TEKS HALAMAN ▸
= = = =
Opini  

Industri Pertambangan Mengancam Potensi Lestari Perikanan Budidaya Malut

Taufiq Abdullah

Oleh: Taufiq Abdullah

Mahasiswa Pascasarjana Ilmu Akuakultur IPB

Ketua Umum Ikatan Mahasiswa Maluku Utara Institut Pertanian Bogor (IKMA MALUT IPB)

Email: abdullahtaufiq@apps.ipb.ac.id

 

Seperti yang diamanatkan dalam Undang-Undang Republik Indonesia Nomor 3 Tahun 2020 Tentang Perubahan Atas Undang-Undang Nomor 4 Tahun 2009 Tentang Pertambangan Mineral dan Batubara. Pertambangan adalah sebagian atau seluruh tahapan kegiatan dalam rangka, pengelolaan dan pengusahaan mineral atau batubara yang meliputi penyelidikan umum, eksplorasi, studi kelayakan, konstruksi, penambangan, pengolahan dan/atau pemurnian atau pengembangan dan/atau pemanfaatan, pengangkutan dan penjualan, serta kegiatan pascatambang.

Sektor pertambangan seperti yang diungkapkan berkontribusi dan memberikan peran penting bagi perekonomian Negara dan Daerah. Kementerian Keuangan Republik Indonesia (Kemenkeu) melaporkan bahwa pertumbuhan sektor pertambangan menunjukan tren penguatan dengan tumbuh sebesar 4,0% (yoy) pada triwulan II tahun 2022. Oleh karena itu, sektor pertambangan menjadi sektor unggulan di berbagai wilayah salah satunya adalah Maluku Utara.

Sejalan dengan laporan Kantor Wilayah Direktorat Jenderal Perbendaharaan (Kanwil DJPb) Kemenkeu Provinsi Maluku Utara. Pertambangan dan Penggalian adalah salah satu sektor unggulan Maluku Utara selain Pertanian, kehutanan dan perikanan, Industri pengolahan, serta Transportasi dan pergudangan. Sektor – sektor unggulan ini tentunya berperan signifikan dalam peningkatan pertumbuhan ekonomi Maluku Utara sebagai yang tertinggi di Indonesia pada triwulan II tahun 2022 dalam laporan Badan Perencanaan Pembangunan Nasional (Bappenas), yaitu sebesar 27.74%.

Pembangunan pertambangan di Maluku Utara tidak terlepas dari jumlah Izin Usaha Pertambangan (IUP). Sejauh ini tidak ada data konkret yang dapat menjadi acuan jumlah IUP di Maluku Utara. Wahana Lingkungan Hidup Indonesia (WALHI) mengungkapkan per Januari 2021 mencapai 87 IUP untuk Mineral Logam dan Batubara. Usaha pertambangan  ini tentunya juga memberikan manfaat lain, seperti membuka lapangan pekerjaan, membuka peluang usaha mikro, kecil dan menengah (UMKM), serta wadah pemberdayaan masyarakat lingkar tambang.
= = = =
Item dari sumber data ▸

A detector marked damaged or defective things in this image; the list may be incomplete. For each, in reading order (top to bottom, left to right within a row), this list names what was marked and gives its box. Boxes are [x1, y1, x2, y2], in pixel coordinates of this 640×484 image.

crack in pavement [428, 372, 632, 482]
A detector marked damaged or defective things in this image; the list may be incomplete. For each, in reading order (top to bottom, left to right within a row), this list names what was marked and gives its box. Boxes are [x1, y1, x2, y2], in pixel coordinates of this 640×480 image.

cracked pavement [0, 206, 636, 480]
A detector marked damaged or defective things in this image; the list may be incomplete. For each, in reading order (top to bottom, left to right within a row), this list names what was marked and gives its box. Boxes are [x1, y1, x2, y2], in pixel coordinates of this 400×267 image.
= = = =
LATIHAN TERTULIS A ▸ Perbarui entri mulai dari awal entri hingga baris yang memuat "cracked pavement [0, 206, 636, 480]", termasuk baris tersebut, dengan mengganti "incomplete" menjadi "partial" dan membiarkan bagian lain tetap sama.
LATIHAN TERTULIS B ▸ Lanjutkan tulisan tentang pertambangan dan perikanan budidaya di Maluku Utara dari kalimat terakhir yang ditampilkan.

JAWABAN BENAR A ▸
A detector marked damaged or defective things in this image; the list may be partial. For each, in reading order (top to bottom, left to right within a row), this list names what was marked and gives its box. Boxes are [x1, y1, x2, y2], in pixel coordinates of this 640×484 image.

crack in pavement [428, 372, 632, 482]
A detector marked damaged or defective things in this image; the list may be partial. For each, in reading order (top to bottom, left to right within a row), this list names what was marked and gives its box. Boxes are [x1, y1, x2, y2], in pixel coordinates of this 640×480 image.

cracked pavement [0, 206, 636, 480]

JAWABAN BENAR B ▸
Namun, industri pertambangan juga memiliki dampak negatif karena dapat menyumbang bahan – bahan pencemar yang dapat mendegradasi kualitas lingkungan. Kawasan – kawasan pertambangan Maluku Utara diduga telah mengalami dampak ini salah satunya adalah Pulau Obi, Halmahera Selatan. Artikel ilmiah tentang “Heavy Metal (Ni, Fe) Concentration in Water and Histopathological of Marine Fish in the Obi Island, Indonesia” mengungkapkan beberapa parameter kualitas air telah melebihi ambang batas baku mutu termasuk konsentrasi logam Fe dan Ni, selain itu pada beberapa komoditas ikan konsumsi masyarakat juga telah terdeteksi logam berat. Kerang Kima (Tridacna sp) yang merupakan salah satu organisme yang dilindungi dan digunakan sebagai sampel dalam penelitian “Health Condition of Tridacna sp. In The Waters of Obi Island, Indonesia” juga telah terdeteksi logam berat.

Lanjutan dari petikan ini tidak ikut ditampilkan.